For Philip Von Zweck, an artist best known for the eponymous gallery he ran out of his living room, the term “Chicago artist” didn’t have much resonance, and it certainly wasn’t something he’d thought about until he was invited to participate in the panel. Nevertheless, he had the best insight–“I don’t know what a Chicago artist is, but I don’t want to be reduced to it.” He also pointed out that in the internet era, it’s easy to participate in artistic dialogue with people in Israel or Mexico.
Walker aside, the panel’s curatorial bloc didn’t seem to care. Elizabeth Chodos from ThreeWalls, a non-profit gallery and arts organization, focused intently on what makes art a difficult career in Chicago and what she’s done to help artists develop their careers with career-boosting efforts to enhance exposure and generate visibility. Most memorably: “I think Chicago’s a really interesting place from an arts administrative perspective.” Lynne Warren of the Museum of Contemporary Art did address the label of “Chicago artist,” pointing out that it’s convenient for the people who don’t have to wear it. Mostly, she celebrated the “craftsmanship” and work ethic of Chicago artists, apparently in contrast to the art fair-dominating cliques of well-networked slobs.
For the Hyde Park Art Center’s Chuck Thurow, that craftsmanship wasn’t merely tangible but quantifiable, though he was mostly interested in decrying the coasts’ stifling, anti-experimental attitudes and lack of cheap studios or “rough spaces.” In his defense, he was cheerful in admitting that he’d never lived in New York or Los Angeles.

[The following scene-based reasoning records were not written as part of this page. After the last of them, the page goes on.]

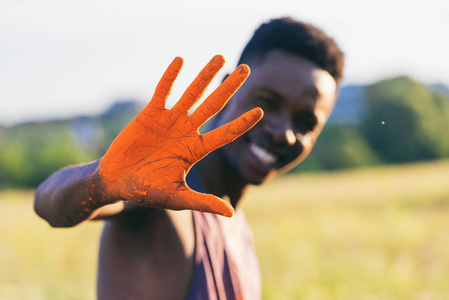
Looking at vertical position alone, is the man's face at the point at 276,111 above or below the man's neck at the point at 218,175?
above

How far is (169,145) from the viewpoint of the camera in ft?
4.71

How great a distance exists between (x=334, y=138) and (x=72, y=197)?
3692 cm

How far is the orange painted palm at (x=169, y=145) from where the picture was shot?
1.41 meters

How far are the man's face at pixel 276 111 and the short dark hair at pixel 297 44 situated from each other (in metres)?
0.04

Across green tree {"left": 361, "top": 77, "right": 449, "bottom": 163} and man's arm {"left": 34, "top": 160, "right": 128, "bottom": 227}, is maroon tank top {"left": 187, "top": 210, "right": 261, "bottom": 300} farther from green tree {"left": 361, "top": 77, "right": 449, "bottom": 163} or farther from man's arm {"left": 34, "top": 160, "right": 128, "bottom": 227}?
green tree {"left": 361, "top": 77, "right": 449, "bottom": 163}

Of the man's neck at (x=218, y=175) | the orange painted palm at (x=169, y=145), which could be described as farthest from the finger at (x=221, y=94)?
the man's neck at (x=218, y=175)

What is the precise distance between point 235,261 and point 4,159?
40.3m

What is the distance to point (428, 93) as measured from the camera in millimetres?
35656

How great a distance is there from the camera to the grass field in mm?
6043

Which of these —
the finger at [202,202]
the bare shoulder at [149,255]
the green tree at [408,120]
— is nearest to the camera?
the finger at [202,202]

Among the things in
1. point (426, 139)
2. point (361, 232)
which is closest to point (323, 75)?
point (361, 232)

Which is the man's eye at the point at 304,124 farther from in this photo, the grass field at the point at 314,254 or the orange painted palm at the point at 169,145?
the grass field at the point at 314,254

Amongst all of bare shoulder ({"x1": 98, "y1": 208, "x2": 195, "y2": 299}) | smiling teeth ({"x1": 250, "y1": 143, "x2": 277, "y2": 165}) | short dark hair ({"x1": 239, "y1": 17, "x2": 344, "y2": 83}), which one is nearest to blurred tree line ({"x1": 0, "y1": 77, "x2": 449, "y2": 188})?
short dark hair ({"x1": 239, "y1": 17, "x2": 344, "y2": 83})

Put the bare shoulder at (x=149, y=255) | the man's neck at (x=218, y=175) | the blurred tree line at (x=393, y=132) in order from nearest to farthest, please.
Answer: the bare shoulder at (x=149, y=255) → the man's neck at (x=218, y=175) → the blurred tree line at (x=393, y=132)
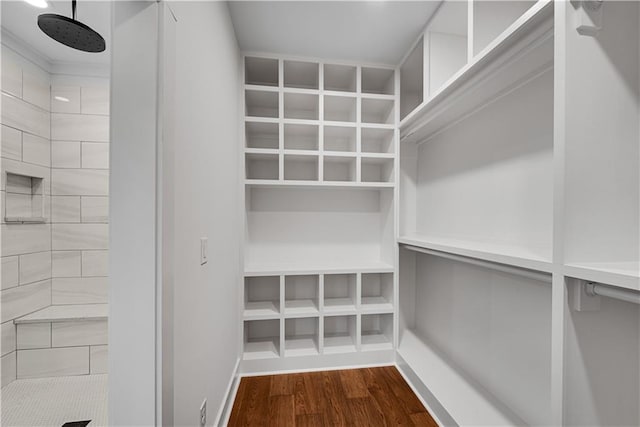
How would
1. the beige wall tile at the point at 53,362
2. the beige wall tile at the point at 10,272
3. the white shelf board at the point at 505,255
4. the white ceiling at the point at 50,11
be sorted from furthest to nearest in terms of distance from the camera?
the beige wall tile at the point at 53,362, the beige wall tile at the point at 10,272, the white ceiling at the point at 50,11, the white shelf board at the point at 505,255

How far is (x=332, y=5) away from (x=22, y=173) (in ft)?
7.82

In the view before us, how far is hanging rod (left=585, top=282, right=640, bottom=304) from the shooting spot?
0.68 meters

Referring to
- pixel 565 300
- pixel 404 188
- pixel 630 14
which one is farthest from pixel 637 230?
pixel 404 188

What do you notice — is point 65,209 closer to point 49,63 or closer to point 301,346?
point 49,63

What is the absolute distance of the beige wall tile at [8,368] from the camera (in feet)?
6.11

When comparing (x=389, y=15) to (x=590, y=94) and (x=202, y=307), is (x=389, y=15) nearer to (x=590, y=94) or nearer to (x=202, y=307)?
(x=590, y=94)

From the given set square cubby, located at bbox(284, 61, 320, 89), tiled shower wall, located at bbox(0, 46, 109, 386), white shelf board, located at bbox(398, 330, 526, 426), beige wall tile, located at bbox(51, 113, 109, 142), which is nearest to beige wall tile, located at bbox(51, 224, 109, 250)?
tiled shower wall, located at bbox(0, 46, 109, 386)

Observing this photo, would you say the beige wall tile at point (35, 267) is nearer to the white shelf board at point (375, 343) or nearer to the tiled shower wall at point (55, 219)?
the tiled shower wall at point (55, 219)

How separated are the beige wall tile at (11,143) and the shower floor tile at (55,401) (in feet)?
5.13

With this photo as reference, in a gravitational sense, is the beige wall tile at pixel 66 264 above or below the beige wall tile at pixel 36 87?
below

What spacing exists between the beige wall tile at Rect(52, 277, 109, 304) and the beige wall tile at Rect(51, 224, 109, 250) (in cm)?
26

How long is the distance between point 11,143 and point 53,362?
61.6 inches

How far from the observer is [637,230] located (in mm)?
845

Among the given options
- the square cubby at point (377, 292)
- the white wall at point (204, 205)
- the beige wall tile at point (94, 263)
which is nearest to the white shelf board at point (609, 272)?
the white wall at point (204, 205)
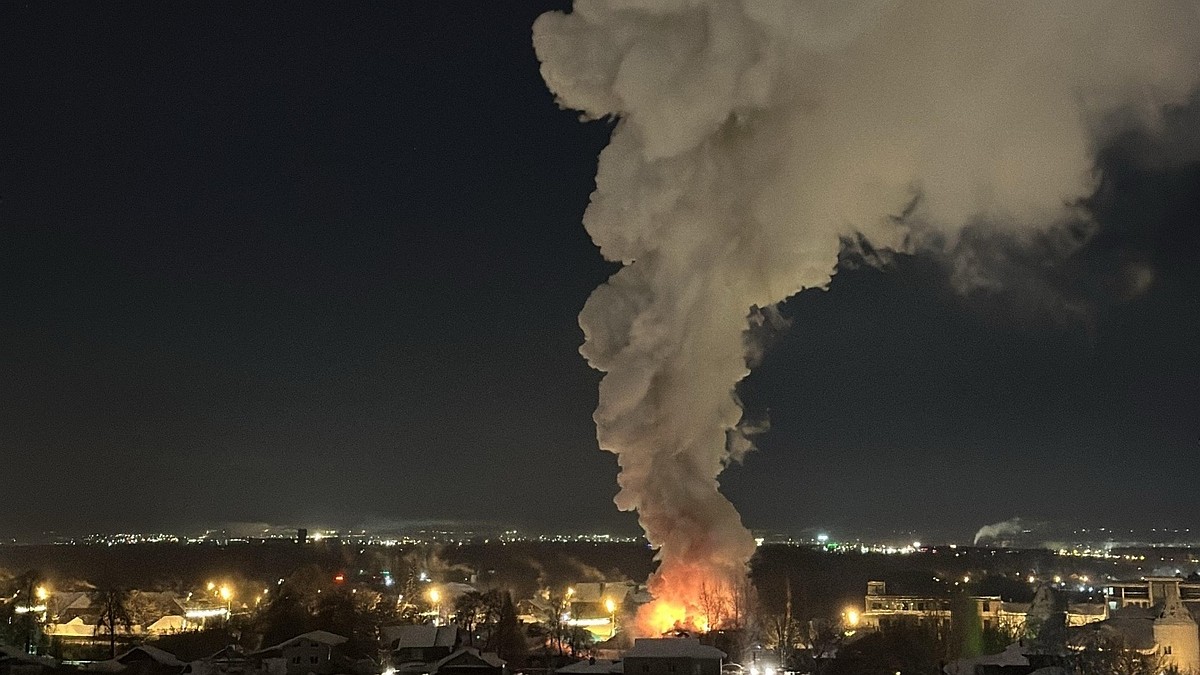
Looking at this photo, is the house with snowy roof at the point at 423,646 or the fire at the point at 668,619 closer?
the fire at the point at 668,619

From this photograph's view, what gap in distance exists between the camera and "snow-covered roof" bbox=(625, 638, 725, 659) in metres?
37.8

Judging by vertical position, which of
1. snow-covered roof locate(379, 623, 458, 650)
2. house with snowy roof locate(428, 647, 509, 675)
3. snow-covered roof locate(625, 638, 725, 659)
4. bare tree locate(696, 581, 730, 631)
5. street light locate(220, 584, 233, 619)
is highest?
bare tree locate(696, 581, 730, 631)

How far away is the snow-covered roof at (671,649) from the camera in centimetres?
3775

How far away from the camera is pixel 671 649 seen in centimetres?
3803

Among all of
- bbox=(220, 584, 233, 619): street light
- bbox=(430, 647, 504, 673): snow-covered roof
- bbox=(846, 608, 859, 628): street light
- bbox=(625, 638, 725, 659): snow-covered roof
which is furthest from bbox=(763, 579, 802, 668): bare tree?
bbox=(220, 584, 233, 619): street light

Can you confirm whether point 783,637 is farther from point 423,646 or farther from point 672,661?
point 423,646

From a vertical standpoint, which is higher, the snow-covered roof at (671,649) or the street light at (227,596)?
the snow-covered roof at (671,649)

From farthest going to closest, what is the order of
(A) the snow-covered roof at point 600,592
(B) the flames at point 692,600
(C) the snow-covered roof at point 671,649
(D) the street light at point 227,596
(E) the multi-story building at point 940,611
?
(D) the street light at point 227,596
(A) the snow-covered roof at point 600,592
(E) the multi-story building at point 940,611
(B) the flames at point 692,600
(C) the snow-covered roof at point 671,649

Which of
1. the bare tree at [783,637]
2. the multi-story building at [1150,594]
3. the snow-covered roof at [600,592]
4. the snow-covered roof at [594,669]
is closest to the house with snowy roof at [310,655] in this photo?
the snow-covered roof at [594,669]

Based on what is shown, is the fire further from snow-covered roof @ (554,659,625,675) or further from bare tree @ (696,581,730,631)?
snow-covered roof @ (554,659,625,675)

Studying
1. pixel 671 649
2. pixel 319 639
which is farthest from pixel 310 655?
pixel 671 649

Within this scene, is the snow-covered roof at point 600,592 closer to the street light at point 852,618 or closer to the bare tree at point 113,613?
the street light at point 852,618

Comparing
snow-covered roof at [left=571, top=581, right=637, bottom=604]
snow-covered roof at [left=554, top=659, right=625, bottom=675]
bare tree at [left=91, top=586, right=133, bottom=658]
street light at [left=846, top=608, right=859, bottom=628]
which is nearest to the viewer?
snow-covered roof at [left=554, top=659, right=625, bottom=675]

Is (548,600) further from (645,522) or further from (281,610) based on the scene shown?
→ (645,522)
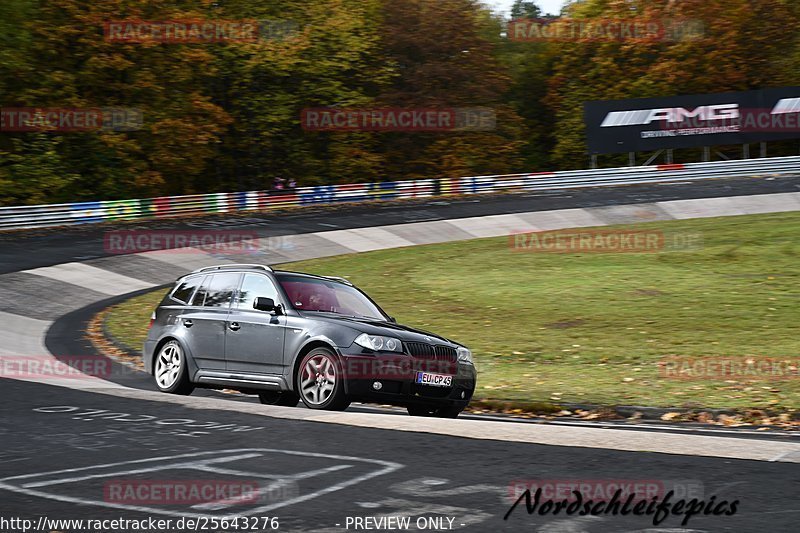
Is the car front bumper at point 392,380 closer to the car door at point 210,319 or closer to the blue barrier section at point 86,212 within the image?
the car door at point 210,319

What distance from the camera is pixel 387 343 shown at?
34.6 feet

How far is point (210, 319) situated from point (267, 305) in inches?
47.8

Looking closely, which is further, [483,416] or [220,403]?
[483,416]

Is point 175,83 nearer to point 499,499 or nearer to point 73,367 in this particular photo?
point 73,367

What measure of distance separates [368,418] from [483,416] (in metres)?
2.79

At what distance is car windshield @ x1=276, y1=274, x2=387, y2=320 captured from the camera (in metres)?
11.6

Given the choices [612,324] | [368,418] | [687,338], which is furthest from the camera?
[612,324]

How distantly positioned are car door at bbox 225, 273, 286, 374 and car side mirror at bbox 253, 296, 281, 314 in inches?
3.1

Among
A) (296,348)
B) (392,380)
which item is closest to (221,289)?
(296,348)

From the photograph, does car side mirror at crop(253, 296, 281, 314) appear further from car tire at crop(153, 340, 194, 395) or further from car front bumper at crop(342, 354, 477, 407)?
car tire at crop(153, 340, 194, 395)

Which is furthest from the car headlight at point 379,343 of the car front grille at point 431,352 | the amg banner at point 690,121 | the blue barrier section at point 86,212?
the amg banner at point 690,121

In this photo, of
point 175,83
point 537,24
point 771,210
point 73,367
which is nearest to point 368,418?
point 73,367

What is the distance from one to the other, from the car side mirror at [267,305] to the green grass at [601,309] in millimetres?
3088

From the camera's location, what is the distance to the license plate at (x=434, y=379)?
35.0 feet
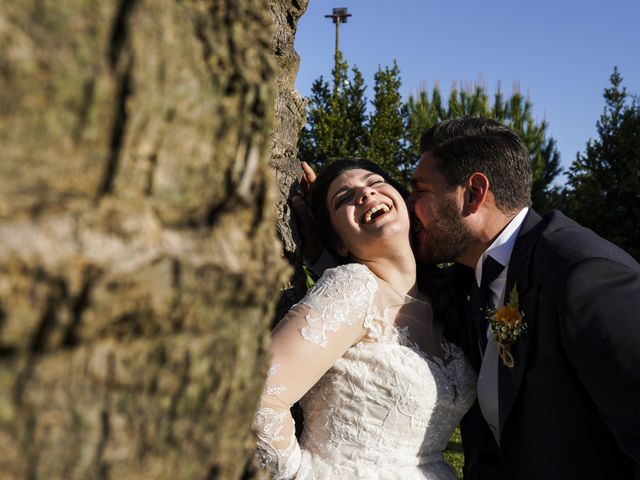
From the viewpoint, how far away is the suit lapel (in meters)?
2.90

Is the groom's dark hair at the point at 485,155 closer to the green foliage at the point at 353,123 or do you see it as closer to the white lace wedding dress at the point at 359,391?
the white lace wedding dress at the point at 359,391

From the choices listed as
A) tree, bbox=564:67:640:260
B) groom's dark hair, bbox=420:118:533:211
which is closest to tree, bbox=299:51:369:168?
tree, bbox=564:67:640:260

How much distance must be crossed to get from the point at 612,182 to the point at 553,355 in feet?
37.7

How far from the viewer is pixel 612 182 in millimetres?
13086

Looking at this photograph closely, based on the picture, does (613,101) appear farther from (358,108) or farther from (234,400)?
(234,400)

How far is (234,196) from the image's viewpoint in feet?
3.19

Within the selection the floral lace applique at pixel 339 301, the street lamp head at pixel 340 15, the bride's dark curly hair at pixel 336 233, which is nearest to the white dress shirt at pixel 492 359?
the bride's dark curly hair at pixel 336 233

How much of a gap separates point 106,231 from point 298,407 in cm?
259

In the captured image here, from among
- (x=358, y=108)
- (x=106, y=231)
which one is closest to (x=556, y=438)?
(x=106, y=231)

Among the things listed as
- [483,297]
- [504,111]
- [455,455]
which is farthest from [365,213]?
[504,111]

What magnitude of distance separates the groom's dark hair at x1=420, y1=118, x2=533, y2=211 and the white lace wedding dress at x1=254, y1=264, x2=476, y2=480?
1.13 meters

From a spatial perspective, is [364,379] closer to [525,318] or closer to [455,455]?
[525,318]

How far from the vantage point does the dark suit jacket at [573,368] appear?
2627 mm

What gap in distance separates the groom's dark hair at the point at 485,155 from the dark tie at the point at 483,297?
1.72ft
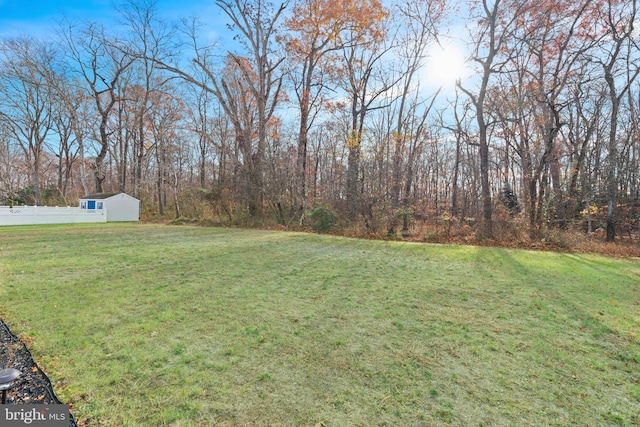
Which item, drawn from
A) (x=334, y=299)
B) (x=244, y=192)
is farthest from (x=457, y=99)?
(x=334, y=299)

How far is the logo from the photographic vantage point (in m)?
1.42

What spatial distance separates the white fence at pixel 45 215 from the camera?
1269 centimetres

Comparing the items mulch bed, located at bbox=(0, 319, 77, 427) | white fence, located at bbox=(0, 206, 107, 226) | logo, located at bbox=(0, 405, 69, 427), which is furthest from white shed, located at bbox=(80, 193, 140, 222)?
logo, located at bbox=(0, 405, 69, 427)

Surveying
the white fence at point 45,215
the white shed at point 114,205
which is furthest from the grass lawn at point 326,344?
the white shed at point 114,205

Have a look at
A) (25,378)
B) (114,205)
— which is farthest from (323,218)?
(114,205)

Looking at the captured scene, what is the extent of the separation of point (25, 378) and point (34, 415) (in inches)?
17.0

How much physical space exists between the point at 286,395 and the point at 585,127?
56.0ft

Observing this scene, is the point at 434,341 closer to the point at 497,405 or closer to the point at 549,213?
the point at 497,405

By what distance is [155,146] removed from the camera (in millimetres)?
20562

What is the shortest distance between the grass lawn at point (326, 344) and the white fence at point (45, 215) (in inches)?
464

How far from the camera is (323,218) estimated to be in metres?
11.5

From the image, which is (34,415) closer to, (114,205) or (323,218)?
(323,218)

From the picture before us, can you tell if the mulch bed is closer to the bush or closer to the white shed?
the bush

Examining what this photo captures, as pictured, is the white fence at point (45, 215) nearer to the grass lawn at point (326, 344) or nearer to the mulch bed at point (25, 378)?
the grass lawn at point (326, 344)
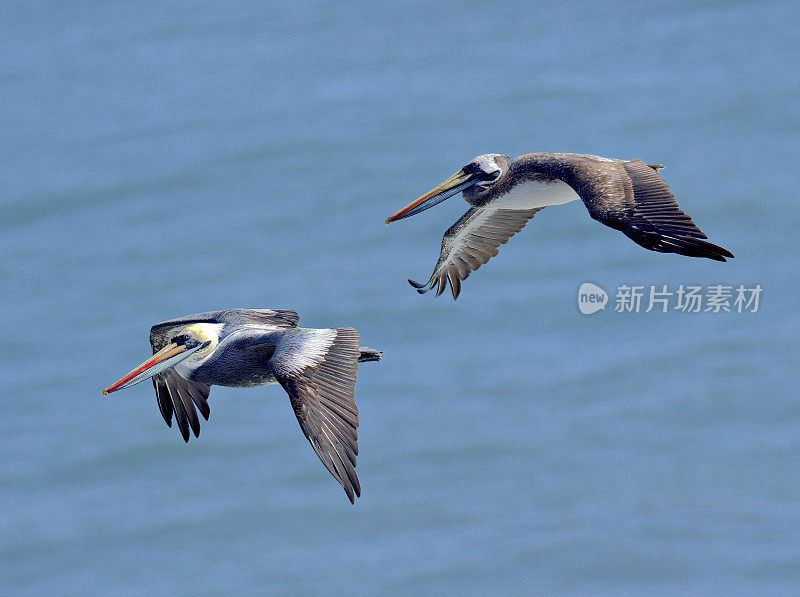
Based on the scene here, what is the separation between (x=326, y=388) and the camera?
1688 centimetres

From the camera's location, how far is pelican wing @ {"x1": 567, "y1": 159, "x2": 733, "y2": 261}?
15773mm

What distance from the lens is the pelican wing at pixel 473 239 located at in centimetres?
2020

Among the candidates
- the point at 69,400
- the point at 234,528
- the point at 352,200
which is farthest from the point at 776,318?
the point at 69,400

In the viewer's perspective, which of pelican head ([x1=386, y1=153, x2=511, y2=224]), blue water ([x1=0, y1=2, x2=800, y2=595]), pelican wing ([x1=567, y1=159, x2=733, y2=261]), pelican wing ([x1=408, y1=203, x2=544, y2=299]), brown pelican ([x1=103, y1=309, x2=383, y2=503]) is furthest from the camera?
blue water ([x1=0, y1=2, x2=800, y2=595])

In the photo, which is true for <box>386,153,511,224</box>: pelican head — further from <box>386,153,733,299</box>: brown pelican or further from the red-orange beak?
the red-orange beak

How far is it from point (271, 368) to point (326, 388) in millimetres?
730

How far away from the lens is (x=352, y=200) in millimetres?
51031

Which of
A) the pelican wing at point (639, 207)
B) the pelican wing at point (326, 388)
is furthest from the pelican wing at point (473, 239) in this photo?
the pelican wing at point (326, 388)

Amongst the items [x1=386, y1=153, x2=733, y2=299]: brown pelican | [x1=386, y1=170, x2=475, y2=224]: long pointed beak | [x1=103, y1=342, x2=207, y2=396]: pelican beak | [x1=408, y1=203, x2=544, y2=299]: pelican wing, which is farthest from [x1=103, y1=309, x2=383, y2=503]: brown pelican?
[x1=408, y1=203, x2=544, y2=299]: pelican wing

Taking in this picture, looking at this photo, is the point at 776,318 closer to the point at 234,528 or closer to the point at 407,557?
the point at 407,557

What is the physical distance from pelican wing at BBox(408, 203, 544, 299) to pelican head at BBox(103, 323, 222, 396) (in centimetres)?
295

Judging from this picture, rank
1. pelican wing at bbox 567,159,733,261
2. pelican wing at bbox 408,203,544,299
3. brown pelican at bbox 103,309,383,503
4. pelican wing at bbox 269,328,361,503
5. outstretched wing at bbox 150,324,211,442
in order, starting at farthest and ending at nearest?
1. pelican wing at bbox 408,203,544,299
2. outstretched wing at bbox 150,324,211,442
3. brown pelican at bbox 103,309,383,503
4. pelican wing at bbox 269,328,361,503
5. pelican wing at bbox 567,159,733,261

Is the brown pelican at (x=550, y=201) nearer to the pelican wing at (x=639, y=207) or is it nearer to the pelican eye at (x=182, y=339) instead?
the pelican wing at (x=639, y=207)

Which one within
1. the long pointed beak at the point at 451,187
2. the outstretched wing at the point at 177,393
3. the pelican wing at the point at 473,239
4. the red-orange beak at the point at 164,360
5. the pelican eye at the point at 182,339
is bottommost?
the outstretched wing at the point at 177,393
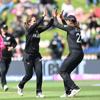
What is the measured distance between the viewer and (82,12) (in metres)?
31.3

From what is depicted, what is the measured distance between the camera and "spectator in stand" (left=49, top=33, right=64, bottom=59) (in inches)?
1136

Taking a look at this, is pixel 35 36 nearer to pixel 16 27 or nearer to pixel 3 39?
pixel 3 39

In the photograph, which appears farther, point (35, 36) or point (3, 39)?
point (3, 39)

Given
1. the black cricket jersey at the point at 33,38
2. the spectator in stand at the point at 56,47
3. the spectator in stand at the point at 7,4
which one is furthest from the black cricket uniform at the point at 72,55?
the spectator in stand at the point at 7,4

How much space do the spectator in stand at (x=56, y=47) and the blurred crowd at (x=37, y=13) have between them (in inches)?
60.1

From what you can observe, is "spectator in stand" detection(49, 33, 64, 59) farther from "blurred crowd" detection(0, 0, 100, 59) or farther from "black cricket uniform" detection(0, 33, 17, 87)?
"black cricket uniform" detection(0, 33, 17, 87)

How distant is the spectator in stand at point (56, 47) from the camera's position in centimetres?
2884

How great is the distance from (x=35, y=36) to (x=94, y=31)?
48.9ft

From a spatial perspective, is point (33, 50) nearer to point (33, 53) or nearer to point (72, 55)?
point (33, 53)

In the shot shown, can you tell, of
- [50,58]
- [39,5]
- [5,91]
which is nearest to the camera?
[5,91]

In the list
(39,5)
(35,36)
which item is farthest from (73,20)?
(39,5)

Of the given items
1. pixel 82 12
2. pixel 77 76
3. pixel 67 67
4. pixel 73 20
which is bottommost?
pixel 77 76

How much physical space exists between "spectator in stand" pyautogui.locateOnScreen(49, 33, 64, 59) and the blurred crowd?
1.53 m

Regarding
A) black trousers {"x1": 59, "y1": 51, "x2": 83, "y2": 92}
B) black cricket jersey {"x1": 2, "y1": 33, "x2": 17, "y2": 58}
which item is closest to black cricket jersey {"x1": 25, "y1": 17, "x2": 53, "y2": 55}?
black trousers {"x1": 59, "y1": 51, "x2": 83, "y2": 92}
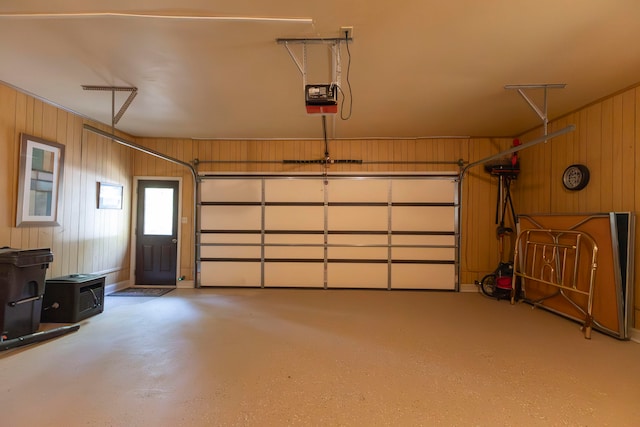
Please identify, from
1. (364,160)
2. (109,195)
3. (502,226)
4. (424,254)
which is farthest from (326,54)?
(109,195)

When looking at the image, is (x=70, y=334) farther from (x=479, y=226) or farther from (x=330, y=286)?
(x=479, y=226)

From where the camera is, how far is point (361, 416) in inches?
A: 65.2

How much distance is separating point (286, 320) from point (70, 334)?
2.27 metres

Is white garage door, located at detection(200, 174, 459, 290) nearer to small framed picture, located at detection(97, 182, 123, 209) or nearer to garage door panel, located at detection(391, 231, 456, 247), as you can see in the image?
garage door panel, located at detection(391, 231, 456, 247)

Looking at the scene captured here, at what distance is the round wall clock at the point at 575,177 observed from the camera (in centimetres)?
329

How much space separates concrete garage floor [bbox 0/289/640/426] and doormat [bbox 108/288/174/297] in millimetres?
890

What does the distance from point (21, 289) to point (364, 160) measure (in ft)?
15.4

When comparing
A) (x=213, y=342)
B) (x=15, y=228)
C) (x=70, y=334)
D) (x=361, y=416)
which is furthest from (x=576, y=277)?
(x=15, y=228)

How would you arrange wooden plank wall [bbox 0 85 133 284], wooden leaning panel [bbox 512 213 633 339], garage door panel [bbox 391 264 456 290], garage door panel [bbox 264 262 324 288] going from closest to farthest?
wooden leaning panel [bbox 512 213 633 339], wooden plank wall [bbox 0 85 133 284], garage door panel [bbox 391 264 456 290], garage door panel [bbox 264 262 324 288]

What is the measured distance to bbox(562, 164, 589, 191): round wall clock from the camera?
329 centimetres

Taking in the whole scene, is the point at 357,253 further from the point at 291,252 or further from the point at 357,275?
the point at 291,252

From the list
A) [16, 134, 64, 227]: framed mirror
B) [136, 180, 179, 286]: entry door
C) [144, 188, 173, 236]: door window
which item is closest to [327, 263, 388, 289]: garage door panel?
[136, 180, 179, 286]: entry door

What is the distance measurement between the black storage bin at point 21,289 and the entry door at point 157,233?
2.07m

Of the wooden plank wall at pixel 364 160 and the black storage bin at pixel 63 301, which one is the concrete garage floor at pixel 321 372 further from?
the wooden plank wall at pixel 364 160
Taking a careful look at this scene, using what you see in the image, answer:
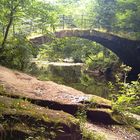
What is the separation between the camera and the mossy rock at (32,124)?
5.37 metres

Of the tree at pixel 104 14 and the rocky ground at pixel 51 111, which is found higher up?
the tree at pixel 104 14

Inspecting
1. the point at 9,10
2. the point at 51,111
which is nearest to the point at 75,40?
the point at 9,10

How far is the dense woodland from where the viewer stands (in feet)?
42.7

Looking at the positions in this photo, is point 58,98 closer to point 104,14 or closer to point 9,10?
point 9,10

Alas, talking about his own job–“recognizing patterns” in the sea of new works–didn’t leave him much time for talking about whether Chicago was home to any stylistic patterns, aside from that mysterious craftsmanship business again.
Paul Klein spoke with the barbed languidity of a good professor, appropriately punctuated with barrages of name-dropping, semi-relevant asides (ever notice the connections between upper-middle class Judaism, psychotherapy, and Surrealism?) and a very, very long and multidisciplinary view of Chicago’s art community (such, such were the joys of the School of the Art Institute of Chicago’s desegregated 1913 graduating class.) As for the Chicago artist, Klein didn’t think stylistic regionalism was a contemporary phenomenon, though he extolled the town’s blue-collar history, which apparently encourages artists to remain true to their convictions.
Though it’s hard to believe that every SAIC MFA ’08 who packed their bags for the coasts is really a spineless mercenary, it’s undeniable that Chicago’s art community doesn’t punch at New York’s or Los Angeles’s weight. Accordingly, there was a fair bit of soul-searching for an explanation. Chodos, Warren, and Thurow reached something of a consensus in decrying Chicago’s insufficient spaces, patrons, or “high-circulation critical press.” Though none of the panel was anything but thrilled with the caliber of Chicago art production, a churl might ask if the problem was not a dearth of spaces, patrons, and press, but perhaps a surfeit of artists. That, perhaps, is an issue for another roundtable.